I prayed for my husband since before we were married. I prayed about his work and friendships and about his struggles and sorrows. I prayed about our friendship, and then our dating, and finally our marriage. I thought I was praying for the right things because I was praying with him in mind. I realized when I started the prayer challenge that I was praying not for him, but about him. I was praying selfishly for my good, and for my definition of good, but not for my husband's good, or God's definition of good for my husband. I was praying about external things, and not about his internal state.

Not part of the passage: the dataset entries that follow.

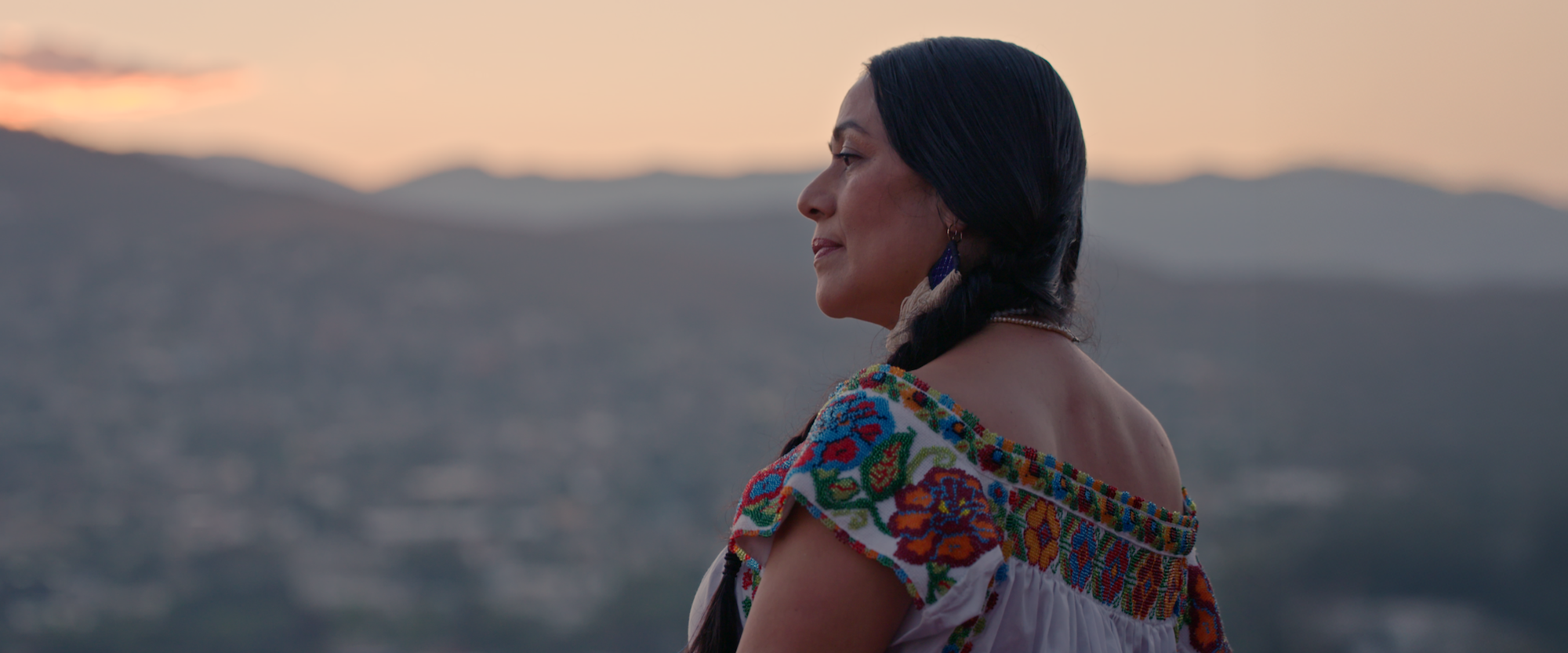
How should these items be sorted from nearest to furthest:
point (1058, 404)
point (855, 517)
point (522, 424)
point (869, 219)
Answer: point (855, 517) → point (1058, 404) → point (869, 219) → point (522, 424)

Praying through the 30 day challenge refocused my heart. First, it reminded me to pray first and foremost for my husband's heart, and for his right relationship with God. Second, it reminded me to pray Scripture, because that is God's known and manifested will. Third, it prompted me to pray for my husband to have Christlike character and to say to the Lord, "'Not my will, but yours be done" (Luke 22:42, New International Version [NIV]).

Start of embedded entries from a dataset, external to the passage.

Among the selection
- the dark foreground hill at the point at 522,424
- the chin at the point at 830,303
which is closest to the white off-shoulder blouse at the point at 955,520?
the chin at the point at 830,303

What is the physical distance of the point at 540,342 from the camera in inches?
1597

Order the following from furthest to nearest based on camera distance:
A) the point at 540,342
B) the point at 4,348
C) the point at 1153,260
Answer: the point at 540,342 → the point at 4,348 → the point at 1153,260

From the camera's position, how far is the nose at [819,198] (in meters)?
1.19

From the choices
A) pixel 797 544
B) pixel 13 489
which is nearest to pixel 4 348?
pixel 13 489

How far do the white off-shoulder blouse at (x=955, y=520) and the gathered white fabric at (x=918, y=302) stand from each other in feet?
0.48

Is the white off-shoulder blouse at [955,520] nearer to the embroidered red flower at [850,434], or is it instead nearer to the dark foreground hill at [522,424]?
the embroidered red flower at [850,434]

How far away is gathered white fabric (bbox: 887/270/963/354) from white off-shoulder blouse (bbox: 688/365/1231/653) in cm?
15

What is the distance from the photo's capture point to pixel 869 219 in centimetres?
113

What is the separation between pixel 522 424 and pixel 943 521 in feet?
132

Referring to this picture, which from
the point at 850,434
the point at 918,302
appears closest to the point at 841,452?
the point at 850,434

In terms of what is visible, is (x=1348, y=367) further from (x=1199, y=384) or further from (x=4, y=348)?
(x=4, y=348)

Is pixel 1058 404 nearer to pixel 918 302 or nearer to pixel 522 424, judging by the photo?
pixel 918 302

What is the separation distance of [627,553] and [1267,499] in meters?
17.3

Do I still pray for the day-to-day stuff for my husband? Sure! But I try to pray about it for my husband's good, and from a perspective of what God wants, not what I want. At the end of the day, my greatest desire for my husband is that he loves God with all his heart, soul, mind, and strength (Luke 10:27). When he does that, he's going to benefit. I'm going to benefit. The world is going to benefit. "'Your kingdom come [Lord], on earth as it is in heaven'" (Matt 6:10). This is the way, then, that I should pray.